Sam ból głowy za wyjątkiem tego ostrego, obezwładniającego trudno przypisać konkretnej chorobie/przyczynie. Jeśli występują jakieś inne objawy: zmęczenie, drażliwość, senność, kołatanie serca, wtedy już można zacząć myśleć...
Pani Doktor, ja mam problem ze skurczami mięśni w nogach.
Norma. Kawa + papierosy + alkohol + stres + dieta studencka i wypłukujesz magnez i potas... Z potasem trzeba ostrożnie bo przy przedawkowaniu dowala sercu. Ale magnez z wit. B6 możesz kupić (jakieś 6 zł) albo aspargin. Po miesiącu regularnego zażywania zobaczysz poprawę. Jeśli nie to to the doctor, please
Cytat:
I zakwasami na brzuchu => Jak to rozchodzić?
A co Ty robisz, że takie masz? Jeśli to wysiłek fizyczny to weź się kobito rozgrzej porządnie i nie forsuj. Wysiłek zwiększa się stopniowo.
Na zakwasy podobno pomaga ciepła kąpiel. W sumie powinna, bo temperatura wzmaga aktywność enzymów rozkładających kwas mlekowy w mięśniach.
debilne pytanie mam:
czy to możliwe, żebym miała zgagę po tanim winie?
bo mnie pali przełyk już trzeci dzień mimo, że łykam zacny specyfik pt. rennie
już w porządku mój żołądku, znakomicie mój odbycie
Czy ktoś z Was miał kiedyś tzw. zespół odstawienia? Mi chyba przytrafił się on po ostatnim dłuższym okresie cięcia się. Tiki, bóle w klatce piersiowej, drżenie całego ciała, ogólnie zdenerwowanie i rozbicie oraz ciągła chęć na cięcie się.
Teraz jest już ok, ale chciałabym wiedzieć na przyszłość, czy da się coś z tym zrobić? A przynajmniej złagodzić objawy? Bo szczególnie tiki są irytujące...
-*-*-
**Treść polecenia A:** Wymień wszystkie czynniki, które w przytoczonym fragmencie, w odpowiedzi na wpis o skurczach mięśni w nogach, zostały wskazane jako wypłukujące magnez i potas.
**Treść polecenia B:** Proszę powtórzyć z przytoczonego fragmentu tekst zaczynający się od słów „Norma. Kawa +” i ciągnący się aż do słów „Jak to rozchodzić?”.

**Dane wejściowe:**
-*-*-
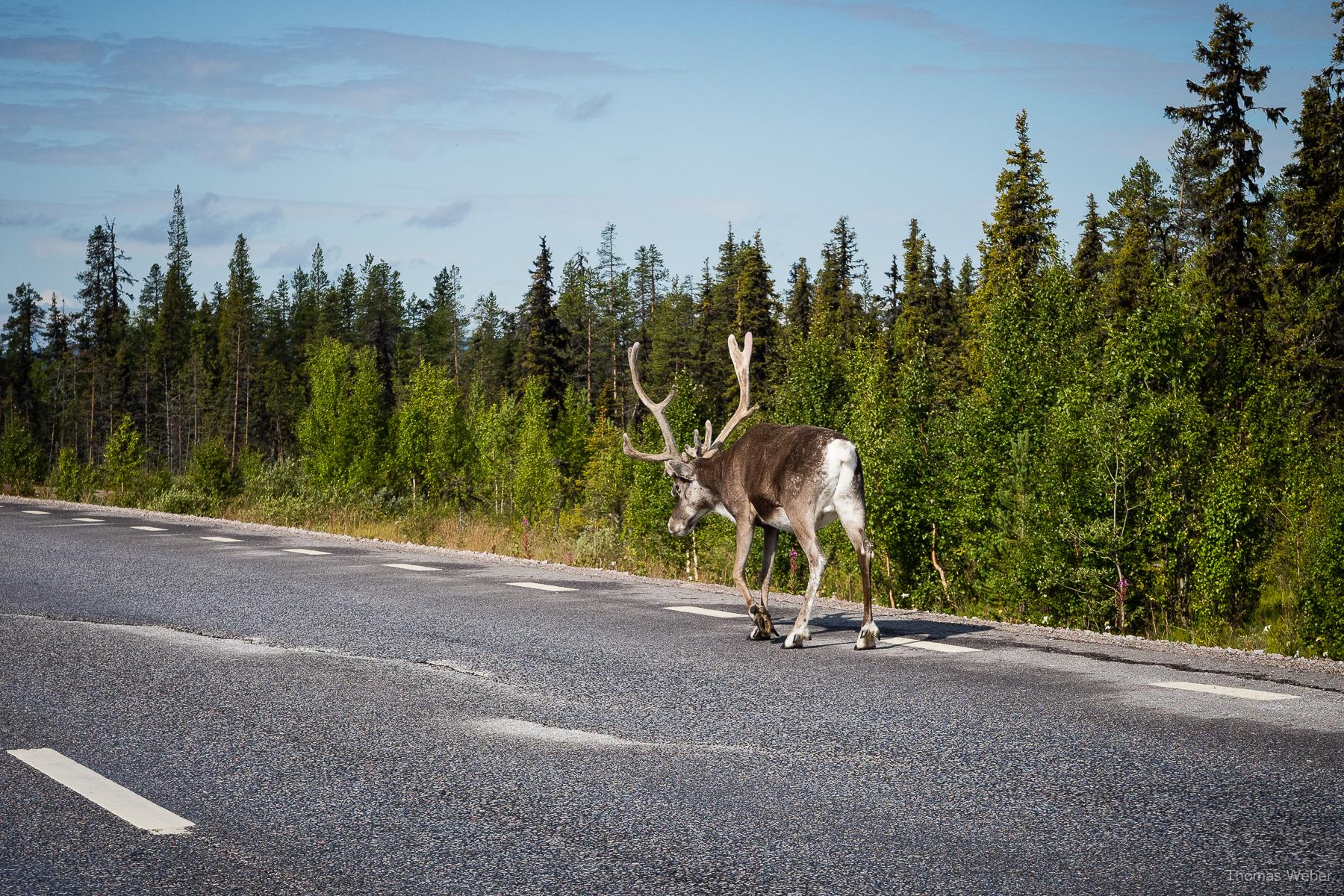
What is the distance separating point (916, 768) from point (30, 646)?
707 cm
-*-*-
**Wynik zadania A:** Kawa, papierosy, alkohol, stres, dieta studencka.

**Wynik zadania B:**
Norma. Kawa + papierosy + alkohol + stres + dieta studencka i wypłukujesz magnez i potas... Z potasem trzeba ostrożnie bo przy przedawkowaniu dowala sercu. Ale magnez z wit. B6 możesz kupić (jakieś 6 zł) albo aspargin. Po miesiącu regularnego zażywania zobaczysz poprawę. Jeśli nie to to the doctor, please
Cytat:
I zakwasami na brzuchu => Jak to rozchodzić?